Ümmü Ebî Hüreyre (r.anha) Kimdir?

 Ümmü Ebî Hüreyre radıyallahu anha Rasulullah sallallahu aleyhi vesellem Efendimizin duâsıyla müslüman olan bir bahtiyar hanım sahâbî…

En çok hadis rivayet etmesiyle meşhur olan sahâbî Ebû Hüreyre radıyallahu anh’ın sevgili annesi… O, Yemen’li olup Devs kabilesine mensuptur. Asıl adı ile ilgili kaynak eserlerde muhtelif rivayetler geçmektedir. Şöyleki: Meymûne binti Sabih ibnü’l-Hâris, Safiyye binti Safih ibnü’l-Hâris veyaMeymûne binti Safih şeklinde üç isim nakledilmektedir. (el-İsâbe, III, 443; IV, 17,65)

Ümmü Ebî Hüreyre ise onun lakabı olup, isimleri arasında en meşhuru ve en çok kullanılanı olmuştur. Onun İslâm’la şereflenişi oğlunun gayretleriyle ve İki Cihan Güneşi Efendimizin duâsı bereketiyle gerçekleşmiştir. İbretlerle doludur.

O,hicretin yedinci yılında oğlu Ebû Hüreyre (r.a) ile birlikte Medine-i Münevvere’ye geldi.

Oğlu , Devs kabilesinin reisi Tufeyl ibni Amr (r.a.) vasıtasıyla İslâm’la buluşmuştu. Müslüman olduktan sonra Sevgili Peygamberimizi görebilmek için can atan Ebû Hüreyre radıyallahu anh kendi memleketinde duramaz oldu. Kısa zamanda toparlanıp müşrik annesini yanına alarak kabilesinden Müslüman olanlarla birlikte Medine’de İki Cihan Güneşi Efendimize kavuştu.

Ebu Hüreyre (r.a) mescid kuşu olmuştu.

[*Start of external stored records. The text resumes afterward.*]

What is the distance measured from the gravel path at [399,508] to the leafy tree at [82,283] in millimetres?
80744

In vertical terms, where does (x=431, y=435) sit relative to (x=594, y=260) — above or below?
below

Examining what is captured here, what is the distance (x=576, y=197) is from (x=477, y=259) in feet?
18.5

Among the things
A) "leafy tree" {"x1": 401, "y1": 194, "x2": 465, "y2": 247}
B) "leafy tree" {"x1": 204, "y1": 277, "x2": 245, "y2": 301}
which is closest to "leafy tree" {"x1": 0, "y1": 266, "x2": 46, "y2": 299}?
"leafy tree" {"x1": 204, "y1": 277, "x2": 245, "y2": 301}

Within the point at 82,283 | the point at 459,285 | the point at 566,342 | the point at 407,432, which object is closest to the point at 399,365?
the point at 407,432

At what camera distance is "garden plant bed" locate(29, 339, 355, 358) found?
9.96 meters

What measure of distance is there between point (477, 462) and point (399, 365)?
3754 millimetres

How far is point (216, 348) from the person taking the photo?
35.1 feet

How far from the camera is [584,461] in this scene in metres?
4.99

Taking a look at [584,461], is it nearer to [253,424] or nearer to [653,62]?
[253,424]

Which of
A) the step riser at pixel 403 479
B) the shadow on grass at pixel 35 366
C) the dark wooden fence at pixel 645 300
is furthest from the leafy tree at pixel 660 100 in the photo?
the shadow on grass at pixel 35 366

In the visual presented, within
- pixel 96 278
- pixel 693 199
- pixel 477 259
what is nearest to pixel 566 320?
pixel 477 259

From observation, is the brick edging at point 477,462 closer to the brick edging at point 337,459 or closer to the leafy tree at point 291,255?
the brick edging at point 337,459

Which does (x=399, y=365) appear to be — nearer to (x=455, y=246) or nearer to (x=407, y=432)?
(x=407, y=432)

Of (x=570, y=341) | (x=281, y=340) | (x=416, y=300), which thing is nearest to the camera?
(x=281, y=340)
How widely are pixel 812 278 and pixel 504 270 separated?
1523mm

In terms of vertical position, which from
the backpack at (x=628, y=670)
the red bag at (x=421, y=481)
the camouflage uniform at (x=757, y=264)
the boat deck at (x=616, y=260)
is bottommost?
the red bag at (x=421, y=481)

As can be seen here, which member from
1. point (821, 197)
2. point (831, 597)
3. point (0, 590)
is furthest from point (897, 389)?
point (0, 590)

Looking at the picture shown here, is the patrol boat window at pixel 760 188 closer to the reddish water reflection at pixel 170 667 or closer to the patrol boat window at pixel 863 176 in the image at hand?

Fahr-i Kâinat sallallahu aleyhi ve sellem Efendimiz’ den ayrılmak istemiyordu. Huzurda bulunmanın verdiği feyiz ile kalbini nurlandırmaya gayret ediyordu. Yeni gelen vahyi ve Fem-i saadetten sudur eden hadisleri öğrenmeye, ezberlemeye çalışıyordu.

Rasûl-i Ekrem sallallahu aleyhi ve sellem Efendimiz ile birlikte olmak onun için en büyük mutluluktu. Fakat onun kalbini ve zihnini devamlı meşgul eden bir derdi vardı. O da anneciğinin en kısa zamanda küfür karanlığından kurtularak Müslüman olmasıydı.

Bu dert, bir evlât olarak Ebû Hüreyre (r.a)’ın huzurunu kaçırıyor ve içini kemiriyordu. Sevgili annesinin bir an önce İslâm’la buluşmasını arzu ediyordu. Zira ömür çabuk geçiyordu. Yarına çıkıp çıkmayacağımıza dair elimizde bir garantimiz de yoktu. Müşrik olarak âhirete göçmek ise en büyük bedbahtlıktı. Ebedi hüsran ve pişmanlıktı. Bunun için âdeta o çırpınıyordu.

ÜMMÜ EBÎ HÜREYRE NASIL MÜSLÜMAN OLDU?

Sevgili anneciği Ümmü Ebî Hüreyre’nin nasıl Müslüman olduğunu kendisi şöyle anlatıyor:

“ Annem müşrik bir kadındı. Birkaç defa onu İslâm’a dâvet ettim. Fırsat buldukça ona İslâm’ın güzelliklerini anlattım. Müslüman olmasını teklif ettim. Bir türlü olumlu cevap alamadım. Çaresiz kaldım. Fakat ümidimi yitirmedim. Devamlı surette anneciğimin gönlünün yumuşaması ve İslâm’a açılması için gıyabında dua ediyordum. Hizmetinde kusur etmemeye çalışıyordum. Buna rağmen bir türlü anneme kelime-i şehadeti söyletme konusunda muvaffak olamıyordum. Bu duruma çok üzülüyordum.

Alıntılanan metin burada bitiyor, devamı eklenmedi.